Under what circumstances can I apply for annulment?
Annulment can be interpreted as the fact that the marriage itself is considered invalid because the marriage was not legal from the beginning. Anyone who could annul a marriage would want an annulment instead of a divorce, but filing an annulment can only be done under very limited conditions and requires a reason to consider the marriage itself unjust.
Because the conditions for filing an annulment vary from state to state, it is essential that you seek the advice of a state attorney, but most states allow you to file an annulment for the following reasons:
• Loyalty – if either spouse was already married to another at the time of marriage.
• Forced Consent – When one of the spouses is forced into marriage by coercion and intimidation.
• Fraud – when one of the spouses consents to marriage based on the lie or misrepresentation of the other.
• Marriage Prohibited by Law – In case of incest prohibited by law
• Mental illness – if either spouse was mentally ill or emotionally disturbed at the time of marriage.
• Mental incompetence – if either spouse was under the influence of alcohol or drugs at the time of marriage, preventing them from thinking normally.
• Physical Impairment – When either spouse does not have the physical/sexual capacity to sustain a marriage.
• Minor Marriage – When either spouse is married as a minor without parental consent or court approval.

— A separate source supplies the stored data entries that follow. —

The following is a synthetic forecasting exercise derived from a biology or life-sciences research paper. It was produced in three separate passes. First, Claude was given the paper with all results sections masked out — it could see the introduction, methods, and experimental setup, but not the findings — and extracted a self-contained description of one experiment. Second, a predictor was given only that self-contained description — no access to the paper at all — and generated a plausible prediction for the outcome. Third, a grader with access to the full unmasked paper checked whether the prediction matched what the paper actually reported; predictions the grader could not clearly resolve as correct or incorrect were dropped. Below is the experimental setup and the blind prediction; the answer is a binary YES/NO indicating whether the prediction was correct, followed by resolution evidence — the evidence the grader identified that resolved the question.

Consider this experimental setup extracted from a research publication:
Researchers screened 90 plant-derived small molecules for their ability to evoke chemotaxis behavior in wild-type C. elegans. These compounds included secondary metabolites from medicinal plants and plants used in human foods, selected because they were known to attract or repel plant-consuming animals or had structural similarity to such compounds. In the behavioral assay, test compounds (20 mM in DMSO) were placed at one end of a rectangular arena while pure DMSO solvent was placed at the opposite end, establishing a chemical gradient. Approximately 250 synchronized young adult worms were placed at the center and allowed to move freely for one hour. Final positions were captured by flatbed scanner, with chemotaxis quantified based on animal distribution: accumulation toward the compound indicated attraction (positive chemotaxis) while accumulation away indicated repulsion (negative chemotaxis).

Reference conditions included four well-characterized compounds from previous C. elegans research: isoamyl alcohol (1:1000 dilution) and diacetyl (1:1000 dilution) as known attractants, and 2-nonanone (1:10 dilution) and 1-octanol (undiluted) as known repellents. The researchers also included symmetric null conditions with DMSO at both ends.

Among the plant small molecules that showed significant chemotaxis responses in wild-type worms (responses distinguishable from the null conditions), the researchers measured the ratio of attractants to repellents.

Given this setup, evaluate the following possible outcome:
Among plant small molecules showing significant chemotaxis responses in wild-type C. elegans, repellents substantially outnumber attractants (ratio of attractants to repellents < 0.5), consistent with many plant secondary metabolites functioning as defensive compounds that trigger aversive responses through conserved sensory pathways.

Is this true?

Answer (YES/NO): NO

As a result, annulment can be more difficult to enforce than divorce because it is given only in precise circumstances, and because annulment is recognized as a marriage that did not exist in the first place, it can lead to the loss of claimable property rights in the event of a divorce. Therefore, if you are considering annulment, we recommend that you seek the help of an experienced annulment and divorce attorney in your state.